Selected excerpt -
# # # #

Campus Life advice

Prefrosh? Read this!

Auntie Matter on using CPW wisely

Auntie Matter is The Tech’s weekly advice column. If you have questions for Auntie Matter, please submit them at

This week, in an effort to be more authentic in her aunt role, Auntie Matter will give unsolicited advice for prefrosh about CPW.

First, Auntie will reiterate some of the typical advice about CPW — it is good advice, and prefrosh should pay attention.

You should sleep an adequate amount. You should take at least one shower. You should eat. And not only that, but you should eat vegetables. You should visit dorms. You should talk with current students. You should remember that CPW is not necessarily representative of what everyday life at MIT is like.

With that aside, Auntie will give her own take on the the wise use of Campus Preview Weekend.

At CPW, it can be tempting to focus only on exploring the residential and extracurricular experience of MIT. Certainly, the academic events are not as lighthearted. However, you will spend the majority of your time at MIT on academics. You should think seriously about your academic career at MIT during CPW.

There are two sorts of current MIT students Auntie recommends you speak with about academics.

First, you should speak with upperclassmen who share your academic interests. Even without a specific major in mind, you probably have some idea of what you might study, and since the MIT experience varies widely by major, you should consult with people (ideally juniors and seniors) who can speak to what their majors are like. If you have no idea, you could talk to someone who had no idea when they were a freshman.

# # # #

Objectives -
[A] In the CPW advice column, shorten the paragraph that begins "At CPW, it can be tempting" to two sentences, keeping its main points.
[B] Resume the CPW advice column after its last sentence, following its tone and layout.

Material provided -
# # # #

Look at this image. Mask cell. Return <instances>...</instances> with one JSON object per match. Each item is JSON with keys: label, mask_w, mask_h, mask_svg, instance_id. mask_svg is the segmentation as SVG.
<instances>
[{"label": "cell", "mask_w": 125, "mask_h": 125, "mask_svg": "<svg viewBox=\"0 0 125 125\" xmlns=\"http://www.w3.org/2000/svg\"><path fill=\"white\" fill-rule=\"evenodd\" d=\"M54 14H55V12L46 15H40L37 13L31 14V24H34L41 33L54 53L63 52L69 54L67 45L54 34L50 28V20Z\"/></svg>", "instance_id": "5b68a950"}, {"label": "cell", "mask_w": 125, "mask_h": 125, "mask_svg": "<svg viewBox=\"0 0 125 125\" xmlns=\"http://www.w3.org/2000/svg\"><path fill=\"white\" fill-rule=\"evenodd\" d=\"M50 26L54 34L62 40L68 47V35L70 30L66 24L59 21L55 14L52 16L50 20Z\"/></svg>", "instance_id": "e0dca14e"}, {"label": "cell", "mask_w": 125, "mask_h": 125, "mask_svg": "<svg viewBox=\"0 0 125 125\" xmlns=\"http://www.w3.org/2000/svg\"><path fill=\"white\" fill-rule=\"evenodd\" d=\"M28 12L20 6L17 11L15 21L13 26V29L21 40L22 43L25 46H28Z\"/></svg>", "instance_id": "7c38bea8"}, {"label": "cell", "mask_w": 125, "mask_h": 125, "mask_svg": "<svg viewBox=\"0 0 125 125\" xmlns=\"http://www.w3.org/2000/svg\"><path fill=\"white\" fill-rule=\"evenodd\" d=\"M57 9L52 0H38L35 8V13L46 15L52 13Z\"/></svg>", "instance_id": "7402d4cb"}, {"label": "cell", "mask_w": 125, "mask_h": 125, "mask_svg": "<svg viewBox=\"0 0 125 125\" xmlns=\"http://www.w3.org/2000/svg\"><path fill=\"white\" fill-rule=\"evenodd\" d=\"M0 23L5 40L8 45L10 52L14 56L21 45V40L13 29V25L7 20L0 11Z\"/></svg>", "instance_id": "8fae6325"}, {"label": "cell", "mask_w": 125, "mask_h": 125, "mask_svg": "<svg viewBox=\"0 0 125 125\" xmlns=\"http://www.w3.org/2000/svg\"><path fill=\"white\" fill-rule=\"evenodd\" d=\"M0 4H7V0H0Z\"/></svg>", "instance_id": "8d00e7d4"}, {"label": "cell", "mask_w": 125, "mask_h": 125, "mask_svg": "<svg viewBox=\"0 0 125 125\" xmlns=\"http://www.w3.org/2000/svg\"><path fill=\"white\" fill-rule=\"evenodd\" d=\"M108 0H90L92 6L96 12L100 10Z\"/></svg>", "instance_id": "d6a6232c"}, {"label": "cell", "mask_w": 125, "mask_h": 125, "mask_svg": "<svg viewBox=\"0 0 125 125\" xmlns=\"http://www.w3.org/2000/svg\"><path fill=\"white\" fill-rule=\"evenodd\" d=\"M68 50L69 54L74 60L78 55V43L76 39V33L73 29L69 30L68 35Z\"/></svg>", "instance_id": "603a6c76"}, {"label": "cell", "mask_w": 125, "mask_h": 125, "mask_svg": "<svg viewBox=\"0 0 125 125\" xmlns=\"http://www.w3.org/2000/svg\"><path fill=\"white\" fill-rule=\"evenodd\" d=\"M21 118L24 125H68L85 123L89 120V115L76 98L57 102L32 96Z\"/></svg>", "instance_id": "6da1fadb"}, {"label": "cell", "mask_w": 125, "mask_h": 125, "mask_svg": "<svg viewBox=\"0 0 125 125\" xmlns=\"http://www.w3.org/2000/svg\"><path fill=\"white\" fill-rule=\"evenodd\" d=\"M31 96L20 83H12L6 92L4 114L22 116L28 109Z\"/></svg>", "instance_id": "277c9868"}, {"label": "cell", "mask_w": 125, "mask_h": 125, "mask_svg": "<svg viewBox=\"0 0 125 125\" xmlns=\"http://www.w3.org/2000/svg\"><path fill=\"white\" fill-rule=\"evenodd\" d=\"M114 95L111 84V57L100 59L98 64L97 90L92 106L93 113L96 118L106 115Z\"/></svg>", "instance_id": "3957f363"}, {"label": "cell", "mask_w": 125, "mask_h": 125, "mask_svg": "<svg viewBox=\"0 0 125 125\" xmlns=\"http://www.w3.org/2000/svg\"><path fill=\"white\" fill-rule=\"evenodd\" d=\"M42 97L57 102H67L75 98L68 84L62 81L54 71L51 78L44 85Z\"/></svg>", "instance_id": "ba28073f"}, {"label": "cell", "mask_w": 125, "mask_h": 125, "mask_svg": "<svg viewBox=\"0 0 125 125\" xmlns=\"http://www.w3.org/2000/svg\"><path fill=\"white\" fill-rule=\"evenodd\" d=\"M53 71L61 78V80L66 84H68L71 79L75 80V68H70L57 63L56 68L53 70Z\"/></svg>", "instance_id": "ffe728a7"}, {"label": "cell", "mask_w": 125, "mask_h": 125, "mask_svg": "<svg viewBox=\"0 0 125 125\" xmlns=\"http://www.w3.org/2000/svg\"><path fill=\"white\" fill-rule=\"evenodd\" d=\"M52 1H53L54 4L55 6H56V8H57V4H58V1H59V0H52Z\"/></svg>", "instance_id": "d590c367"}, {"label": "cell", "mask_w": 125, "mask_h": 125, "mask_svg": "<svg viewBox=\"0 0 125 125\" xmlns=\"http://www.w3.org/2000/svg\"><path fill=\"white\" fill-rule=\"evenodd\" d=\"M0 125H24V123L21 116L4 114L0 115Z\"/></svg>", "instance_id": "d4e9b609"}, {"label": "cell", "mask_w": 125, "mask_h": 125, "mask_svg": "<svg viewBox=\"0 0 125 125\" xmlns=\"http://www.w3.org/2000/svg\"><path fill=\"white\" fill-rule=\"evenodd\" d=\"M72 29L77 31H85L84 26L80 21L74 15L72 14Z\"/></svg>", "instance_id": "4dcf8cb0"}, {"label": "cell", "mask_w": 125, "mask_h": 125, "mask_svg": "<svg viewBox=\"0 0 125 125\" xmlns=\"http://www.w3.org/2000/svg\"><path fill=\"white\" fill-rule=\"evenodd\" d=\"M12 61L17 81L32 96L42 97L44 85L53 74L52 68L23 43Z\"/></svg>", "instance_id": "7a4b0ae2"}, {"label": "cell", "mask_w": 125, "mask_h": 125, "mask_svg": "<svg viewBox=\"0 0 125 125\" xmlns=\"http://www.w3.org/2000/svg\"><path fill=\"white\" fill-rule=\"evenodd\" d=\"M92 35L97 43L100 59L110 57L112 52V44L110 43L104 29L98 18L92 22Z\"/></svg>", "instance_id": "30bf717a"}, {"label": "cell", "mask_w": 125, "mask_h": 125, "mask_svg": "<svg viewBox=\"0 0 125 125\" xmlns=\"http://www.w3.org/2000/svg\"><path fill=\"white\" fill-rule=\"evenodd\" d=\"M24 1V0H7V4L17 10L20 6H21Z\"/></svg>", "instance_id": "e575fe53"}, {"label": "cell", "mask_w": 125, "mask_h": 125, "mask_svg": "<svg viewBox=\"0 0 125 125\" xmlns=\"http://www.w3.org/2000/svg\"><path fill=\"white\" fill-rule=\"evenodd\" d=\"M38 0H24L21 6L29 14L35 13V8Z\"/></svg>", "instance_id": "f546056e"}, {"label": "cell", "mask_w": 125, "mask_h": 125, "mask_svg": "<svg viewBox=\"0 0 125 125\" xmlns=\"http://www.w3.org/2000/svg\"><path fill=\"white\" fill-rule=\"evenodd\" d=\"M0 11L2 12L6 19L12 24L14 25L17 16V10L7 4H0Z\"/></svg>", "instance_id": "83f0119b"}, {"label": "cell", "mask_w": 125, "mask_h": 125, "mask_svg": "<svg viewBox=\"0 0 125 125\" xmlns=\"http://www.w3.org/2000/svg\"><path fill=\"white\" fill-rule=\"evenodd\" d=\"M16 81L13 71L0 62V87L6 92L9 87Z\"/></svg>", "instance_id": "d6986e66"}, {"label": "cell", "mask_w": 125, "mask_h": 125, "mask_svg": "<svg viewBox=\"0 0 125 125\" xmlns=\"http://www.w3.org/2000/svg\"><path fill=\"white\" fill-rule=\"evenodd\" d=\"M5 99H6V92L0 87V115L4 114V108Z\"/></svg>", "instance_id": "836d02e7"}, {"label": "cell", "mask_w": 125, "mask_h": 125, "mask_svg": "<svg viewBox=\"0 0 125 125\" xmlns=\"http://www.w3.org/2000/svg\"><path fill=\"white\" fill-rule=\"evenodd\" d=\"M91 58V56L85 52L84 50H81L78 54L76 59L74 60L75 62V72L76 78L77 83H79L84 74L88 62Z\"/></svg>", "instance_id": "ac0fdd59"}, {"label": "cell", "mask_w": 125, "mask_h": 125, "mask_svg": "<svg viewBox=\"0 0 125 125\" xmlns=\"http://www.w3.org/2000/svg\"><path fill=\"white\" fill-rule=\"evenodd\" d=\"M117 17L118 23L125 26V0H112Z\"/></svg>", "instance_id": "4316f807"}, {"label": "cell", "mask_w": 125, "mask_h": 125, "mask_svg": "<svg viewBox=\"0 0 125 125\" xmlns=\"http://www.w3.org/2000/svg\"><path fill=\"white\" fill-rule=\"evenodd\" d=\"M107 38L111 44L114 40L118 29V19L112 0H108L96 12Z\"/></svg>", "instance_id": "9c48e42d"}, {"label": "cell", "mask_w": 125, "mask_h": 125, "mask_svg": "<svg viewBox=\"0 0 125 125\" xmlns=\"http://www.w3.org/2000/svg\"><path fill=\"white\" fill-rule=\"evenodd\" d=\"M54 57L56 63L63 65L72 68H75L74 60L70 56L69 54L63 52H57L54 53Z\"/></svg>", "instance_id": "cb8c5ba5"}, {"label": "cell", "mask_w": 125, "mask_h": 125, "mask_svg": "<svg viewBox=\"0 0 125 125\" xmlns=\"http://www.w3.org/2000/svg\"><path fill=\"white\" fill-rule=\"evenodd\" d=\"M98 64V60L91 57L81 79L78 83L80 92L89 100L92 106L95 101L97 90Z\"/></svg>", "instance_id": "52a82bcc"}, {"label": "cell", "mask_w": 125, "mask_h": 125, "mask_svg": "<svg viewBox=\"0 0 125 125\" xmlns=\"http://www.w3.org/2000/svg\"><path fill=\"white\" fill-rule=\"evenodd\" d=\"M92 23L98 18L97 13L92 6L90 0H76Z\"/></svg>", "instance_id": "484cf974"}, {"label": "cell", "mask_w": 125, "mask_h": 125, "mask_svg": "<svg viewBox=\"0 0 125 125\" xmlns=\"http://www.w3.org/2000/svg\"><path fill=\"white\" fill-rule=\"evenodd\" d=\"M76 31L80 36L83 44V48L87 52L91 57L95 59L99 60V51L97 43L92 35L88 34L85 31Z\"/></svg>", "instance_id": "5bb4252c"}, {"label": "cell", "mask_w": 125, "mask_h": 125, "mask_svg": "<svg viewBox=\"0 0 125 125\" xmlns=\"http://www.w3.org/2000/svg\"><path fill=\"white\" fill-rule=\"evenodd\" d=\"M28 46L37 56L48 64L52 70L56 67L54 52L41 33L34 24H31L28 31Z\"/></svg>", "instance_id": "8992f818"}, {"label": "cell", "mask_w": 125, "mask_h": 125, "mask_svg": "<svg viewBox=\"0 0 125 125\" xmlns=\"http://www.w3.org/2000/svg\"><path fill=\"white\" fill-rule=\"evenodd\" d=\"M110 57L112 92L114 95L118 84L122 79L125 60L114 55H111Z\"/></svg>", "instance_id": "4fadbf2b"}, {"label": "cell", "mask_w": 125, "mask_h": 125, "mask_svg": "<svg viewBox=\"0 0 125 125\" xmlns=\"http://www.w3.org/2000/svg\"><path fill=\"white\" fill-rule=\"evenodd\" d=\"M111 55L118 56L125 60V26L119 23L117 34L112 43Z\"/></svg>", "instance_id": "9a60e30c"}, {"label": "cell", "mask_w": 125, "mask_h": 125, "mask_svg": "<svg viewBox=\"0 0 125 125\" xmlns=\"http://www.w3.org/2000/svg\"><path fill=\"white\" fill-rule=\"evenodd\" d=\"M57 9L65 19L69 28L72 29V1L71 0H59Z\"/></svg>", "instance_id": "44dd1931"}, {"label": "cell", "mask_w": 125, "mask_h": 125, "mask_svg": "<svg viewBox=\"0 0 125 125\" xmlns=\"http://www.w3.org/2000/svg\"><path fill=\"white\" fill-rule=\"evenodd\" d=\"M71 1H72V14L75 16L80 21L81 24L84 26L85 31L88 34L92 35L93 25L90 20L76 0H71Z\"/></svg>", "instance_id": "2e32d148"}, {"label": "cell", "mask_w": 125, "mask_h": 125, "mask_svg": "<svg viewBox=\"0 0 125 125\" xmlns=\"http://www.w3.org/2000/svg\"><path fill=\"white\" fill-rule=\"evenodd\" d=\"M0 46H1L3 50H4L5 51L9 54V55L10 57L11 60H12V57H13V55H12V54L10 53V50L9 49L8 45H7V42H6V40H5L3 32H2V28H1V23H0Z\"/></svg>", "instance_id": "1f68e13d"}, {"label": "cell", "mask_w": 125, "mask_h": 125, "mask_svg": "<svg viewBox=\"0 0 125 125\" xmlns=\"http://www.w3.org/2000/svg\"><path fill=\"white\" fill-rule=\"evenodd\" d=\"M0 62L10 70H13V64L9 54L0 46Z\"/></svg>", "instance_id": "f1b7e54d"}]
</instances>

# # # #

Replies -
[A] At CPW, prefrosh may be drawn to residential and extracurricular life, since academic events are less lighthearted. Because most of your time at MIT goes to academics, you should think seriously about your academic career there during CPW.

[B]
Second, you should try to find an MIT student whose high school experience was similar to yours. People say MIT is hard and unlike high school. These things are true. However, your high school experience will affect your preparedness for and expectations about MIT academics. Speaking to someone who shares your background will give you important information about what academics at MIT will be like for you.

As the last point on academics, Auntie will note that freshman learning communities are a wonderful resource for you to explore.

Now, Auntie will turn to her other major point of CPW advice: the importance of self-reflection.

In the midst of all the liquid nitrogen ice cream, puzzle hunts, and lock-picking, you should make sure to take time for self-reflection. Use the weekend and its aftermath to think intentionally about what you want from your college experience and how you could get those things (or not) at MIT.

Think about your high school experiences. What have you enjoyed about the communities you participated in? If there have been struggles in your high school career, think about how you can prepare to either face or avoid those same problems at MIT. If an aspect of your high school experience was crucial to your success, determine if that same support or opportunity is available at MIT.

Thinking about what you like and dislike about your home could give clues about what kind of dorm you should seek. Different dorms offer different lifestyles — what are you comfortable with in your living environment? What community norms would make you feel at home?

Think about the expectations you have for college. What kind of support are you looking for? What environment do you learn best in? When you talk to current students about academics, see if the academic environment they describe sounds like one you would succeed in.

Imagine yourself as a college student — what are you like? Are you involved in student government? Are you the editor-in-chief of the campus newspaper? Are you a devoted physicist who studies comparative religion on the side? Are you a reclusive mathematician who loves to bake? Do you go to every frat party, or do you go to sleep at 9 p.m. every Friday night? Do you spend your free time working on your biochemistry UROP? Do you like to volunteer? Do you like to teach?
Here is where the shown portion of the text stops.